=== RIGHE DI DATI ===

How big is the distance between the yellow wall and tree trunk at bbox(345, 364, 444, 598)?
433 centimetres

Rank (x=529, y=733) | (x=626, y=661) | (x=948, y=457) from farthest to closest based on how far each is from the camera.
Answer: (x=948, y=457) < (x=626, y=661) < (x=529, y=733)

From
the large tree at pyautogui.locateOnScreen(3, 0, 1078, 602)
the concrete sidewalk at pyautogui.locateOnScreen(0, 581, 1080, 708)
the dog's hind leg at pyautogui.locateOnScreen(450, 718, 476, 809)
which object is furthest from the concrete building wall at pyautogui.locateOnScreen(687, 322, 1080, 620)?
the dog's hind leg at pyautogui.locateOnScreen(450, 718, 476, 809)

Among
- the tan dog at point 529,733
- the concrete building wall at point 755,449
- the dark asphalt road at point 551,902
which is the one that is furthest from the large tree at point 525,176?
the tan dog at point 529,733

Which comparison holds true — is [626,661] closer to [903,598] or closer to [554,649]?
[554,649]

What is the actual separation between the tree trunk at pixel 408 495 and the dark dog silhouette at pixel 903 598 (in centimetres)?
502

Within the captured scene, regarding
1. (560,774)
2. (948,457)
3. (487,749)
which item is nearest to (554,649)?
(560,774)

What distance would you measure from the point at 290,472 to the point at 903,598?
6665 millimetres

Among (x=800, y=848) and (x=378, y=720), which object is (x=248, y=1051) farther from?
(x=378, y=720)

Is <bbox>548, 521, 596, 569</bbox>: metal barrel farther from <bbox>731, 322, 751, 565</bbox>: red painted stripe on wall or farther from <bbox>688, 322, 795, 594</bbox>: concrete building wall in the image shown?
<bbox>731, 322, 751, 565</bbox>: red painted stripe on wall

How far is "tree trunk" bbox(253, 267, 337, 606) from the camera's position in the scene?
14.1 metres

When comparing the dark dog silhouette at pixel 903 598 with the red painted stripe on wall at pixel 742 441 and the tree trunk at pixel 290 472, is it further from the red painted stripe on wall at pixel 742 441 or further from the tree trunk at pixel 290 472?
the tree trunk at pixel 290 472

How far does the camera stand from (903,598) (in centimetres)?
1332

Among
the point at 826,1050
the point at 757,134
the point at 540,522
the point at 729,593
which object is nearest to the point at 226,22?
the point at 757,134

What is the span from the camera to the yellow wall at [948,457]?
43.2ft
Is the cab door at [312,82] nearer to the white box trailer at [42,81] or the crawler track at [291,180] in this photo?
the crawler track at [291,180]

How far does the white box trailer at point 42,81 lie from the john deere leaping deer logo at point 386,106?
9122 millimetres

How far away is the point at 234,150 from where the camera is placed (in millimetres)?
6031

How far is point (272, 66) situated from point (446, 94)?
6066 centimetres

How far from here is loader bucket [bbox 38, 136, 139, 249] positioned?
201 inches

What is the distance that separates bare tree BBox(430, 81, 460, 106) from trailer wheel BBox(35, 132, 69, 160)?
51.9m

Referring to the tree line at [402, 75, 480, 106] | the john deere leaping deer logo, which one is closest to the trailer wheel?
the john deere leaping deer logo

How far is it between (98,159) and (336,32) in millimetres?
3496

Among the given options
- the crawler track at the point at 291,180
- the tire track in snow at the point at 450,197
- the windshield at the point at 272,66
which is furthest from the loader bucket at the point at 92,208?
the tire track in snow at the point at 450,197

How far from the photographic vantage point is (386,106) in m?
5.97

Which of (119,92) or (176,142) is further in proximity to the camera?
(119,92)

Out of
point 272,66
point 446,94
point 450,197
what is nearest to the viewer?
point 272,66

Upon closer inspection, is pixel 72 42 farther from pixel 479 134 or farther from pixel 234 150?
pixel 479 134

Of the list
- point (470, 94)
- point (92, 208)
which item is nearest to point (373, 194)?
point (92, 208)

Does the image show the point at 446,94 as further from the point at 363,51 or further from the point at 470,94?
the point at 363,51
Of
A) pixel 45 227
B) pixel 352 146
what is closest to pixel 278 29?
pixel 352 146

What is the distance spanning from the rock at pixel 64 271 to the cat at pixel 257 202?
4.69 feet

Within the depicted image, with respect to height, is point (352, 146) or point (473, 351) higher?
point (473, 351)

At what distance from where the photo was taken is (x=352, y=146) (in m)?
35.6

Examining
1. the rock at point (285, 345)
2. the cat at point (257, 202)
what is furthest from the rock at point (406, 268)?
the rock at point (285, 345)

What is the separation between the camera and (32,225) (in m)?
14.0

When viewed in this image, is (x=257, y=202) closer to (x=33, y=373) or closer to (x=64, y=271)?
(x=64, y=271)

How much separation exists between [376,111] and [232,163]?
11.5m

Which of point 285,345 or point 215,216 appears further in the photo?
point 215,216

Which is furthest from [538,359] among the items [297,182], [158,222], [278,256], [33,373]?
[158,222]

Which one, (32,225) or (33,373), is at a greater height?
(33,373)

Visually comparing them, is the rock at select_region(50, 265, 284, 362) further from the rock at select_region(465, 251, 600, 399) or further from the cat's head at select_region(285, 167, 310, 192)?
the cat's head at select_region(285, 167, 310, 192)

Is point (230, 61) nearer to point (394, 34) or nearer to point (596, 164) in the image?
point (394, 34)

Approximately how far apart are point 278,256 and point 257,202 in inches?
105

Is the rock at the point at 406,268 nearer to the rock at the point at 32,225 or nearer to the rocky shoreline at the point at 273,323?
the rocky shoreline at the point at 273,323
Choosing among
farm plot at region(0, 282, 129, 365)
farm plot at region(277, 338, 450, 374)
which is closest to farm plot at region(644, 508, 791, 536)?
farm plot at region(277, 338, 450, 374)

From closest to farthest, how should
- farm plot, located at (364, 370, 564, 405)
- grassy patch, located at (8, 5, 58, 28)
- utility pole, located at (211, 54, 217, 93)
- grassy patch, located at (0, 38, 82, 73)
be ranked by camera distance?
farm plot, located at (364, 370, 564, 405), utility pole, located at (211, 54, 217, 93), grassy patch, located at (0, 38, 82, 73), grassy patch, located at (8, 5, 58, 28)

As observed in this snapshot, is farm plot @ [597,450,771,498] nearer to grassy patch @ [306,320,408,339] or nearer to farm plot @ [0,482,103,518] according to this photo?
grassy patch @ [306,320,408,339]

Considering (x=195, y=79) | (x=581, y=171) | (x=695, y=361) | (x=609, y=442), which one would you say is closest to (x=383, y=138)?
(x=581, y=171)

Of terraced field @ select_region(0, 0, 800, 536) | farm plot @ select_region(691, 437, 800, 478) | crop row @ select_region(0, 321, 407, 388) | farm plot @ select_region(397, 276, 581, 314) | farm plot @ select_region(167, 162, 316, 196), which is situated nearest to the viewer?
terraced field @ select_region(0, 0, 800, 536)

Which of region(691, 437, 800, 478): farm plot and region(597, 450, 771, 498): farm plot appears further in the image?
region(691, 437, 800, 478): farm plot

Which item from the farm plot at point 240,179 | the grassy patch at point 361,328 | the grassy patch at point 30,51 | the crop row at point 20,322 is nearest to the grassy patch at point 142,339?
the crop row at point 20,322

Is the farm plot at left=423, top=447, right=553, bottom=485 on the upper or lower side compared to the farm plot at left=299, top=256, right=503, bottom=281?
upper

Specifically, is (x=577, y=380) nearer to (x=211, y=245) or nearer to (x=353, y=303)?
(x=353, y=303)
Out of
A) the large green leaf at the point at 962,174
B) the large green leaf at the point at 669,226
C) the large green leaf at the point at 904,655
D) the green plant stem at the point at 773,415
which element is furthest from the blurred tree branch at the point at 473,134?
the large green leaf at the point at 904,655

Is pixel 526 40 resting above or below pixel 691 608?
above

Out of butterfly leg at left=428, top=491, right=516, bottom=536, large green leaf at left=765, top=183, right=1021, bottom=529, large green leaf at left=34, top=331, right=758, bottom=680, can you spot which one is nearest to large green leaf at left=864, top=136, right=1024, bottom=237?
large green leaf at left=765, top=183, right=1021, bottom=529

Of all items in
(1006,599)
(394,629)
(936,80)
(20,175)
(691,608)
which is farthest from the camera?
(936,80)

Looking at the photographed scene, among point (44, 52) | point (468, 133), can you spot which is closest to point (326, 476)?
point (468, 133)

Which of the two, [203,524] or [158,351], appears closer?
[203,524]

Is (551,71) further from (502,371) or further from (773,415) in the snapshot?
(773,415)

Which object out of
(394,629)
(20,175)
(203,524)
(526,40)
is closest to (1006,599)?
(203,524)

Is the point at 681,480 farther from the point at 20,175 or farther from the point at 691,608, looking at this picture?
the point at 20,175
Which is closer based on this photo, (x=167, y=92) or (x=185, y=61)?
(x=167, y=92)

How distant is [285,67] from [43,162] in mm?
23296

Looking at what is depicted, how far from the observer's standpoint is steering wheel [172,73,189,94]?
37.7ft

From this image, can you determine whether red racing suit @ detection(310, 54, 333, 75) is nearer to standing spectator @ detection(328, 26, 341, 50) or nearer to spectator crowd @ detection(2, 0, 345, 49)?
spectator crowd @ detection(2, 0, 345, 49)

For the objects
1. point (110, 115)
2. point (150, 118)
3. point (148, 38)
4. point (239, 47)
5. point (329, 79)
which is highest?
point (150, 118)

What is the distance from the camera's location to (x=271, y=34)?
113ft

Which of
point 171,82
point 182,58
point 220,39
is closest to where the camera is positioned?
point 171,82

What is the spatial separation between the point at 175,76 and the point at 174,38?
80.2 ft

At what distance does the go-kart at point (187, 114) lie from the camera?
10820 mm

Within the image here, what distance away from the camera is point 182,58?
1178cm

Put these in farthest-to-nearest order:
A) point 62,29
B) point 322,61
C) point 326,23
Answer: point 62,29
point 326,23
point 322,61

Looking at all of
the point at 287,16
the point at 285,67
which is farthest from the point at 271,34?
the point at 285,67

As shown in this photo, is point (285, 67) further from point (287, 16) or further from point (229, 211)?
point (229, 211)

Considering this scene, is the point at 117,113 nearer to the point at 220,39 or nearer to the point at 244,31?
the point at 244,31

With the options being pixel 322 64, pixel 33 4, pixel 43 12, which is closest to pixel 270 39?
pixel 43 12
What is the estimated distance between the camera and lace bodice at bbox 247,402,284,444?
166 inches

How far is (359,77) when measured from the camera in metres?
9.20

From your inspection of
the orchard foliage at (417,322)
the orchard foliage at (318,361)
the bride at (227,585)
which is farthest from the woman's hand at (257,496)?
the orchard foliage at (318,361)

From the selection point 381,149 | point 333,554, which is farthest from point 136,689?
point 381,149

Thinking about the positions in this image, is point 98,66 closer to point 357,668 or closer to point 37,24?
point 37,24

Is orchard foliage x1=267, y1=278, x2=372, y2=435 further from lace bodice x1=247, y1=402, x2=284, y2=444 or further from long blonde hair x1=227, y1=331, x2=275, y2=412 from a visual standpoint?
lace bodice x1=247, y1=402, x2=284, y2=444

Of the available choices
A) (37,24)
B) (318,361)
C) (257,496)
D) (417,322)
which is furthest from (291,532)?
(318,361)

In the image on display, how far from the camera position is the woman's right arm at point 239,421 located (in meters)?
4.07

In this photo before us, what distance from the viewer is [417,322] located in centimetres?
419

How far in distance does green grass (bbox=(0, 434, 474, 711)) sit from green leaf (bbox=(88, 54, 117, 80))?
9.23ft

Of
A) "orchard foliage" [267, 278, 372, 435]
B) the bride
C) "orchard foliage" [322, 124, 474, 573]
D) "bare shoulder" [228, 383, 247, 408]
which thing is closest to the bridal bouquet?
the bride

===

Riscrivi le righe dalla riga che contiene "Among (x=800, y=848)" fino alla riga che contiene "14.1 metres", comprese entrambe, rinominando "metal barrel" in "steel drum" e lasciando invariato tutto il resto.

Among (x=800, y=848) and (x=378, y=720), which object is (x=248, y=1051) farther from?
(x=378, y=720)

Is <bbox>548, 521, 596, 569</bbox>: steel drum farther from <bbox>731, 322, 751, 565</bbox>: red painted stripe on wall or farther from <bbox>688, 322, 795, 594</bbox>: concrete building wall in the image shown?
<bbox>731, 322, 751, 565</bbox>: red painted stripe on wall

How far is "tree trunk" bbox(253, 267, 337, 606) from the camera's position in the scene?
14.1 metres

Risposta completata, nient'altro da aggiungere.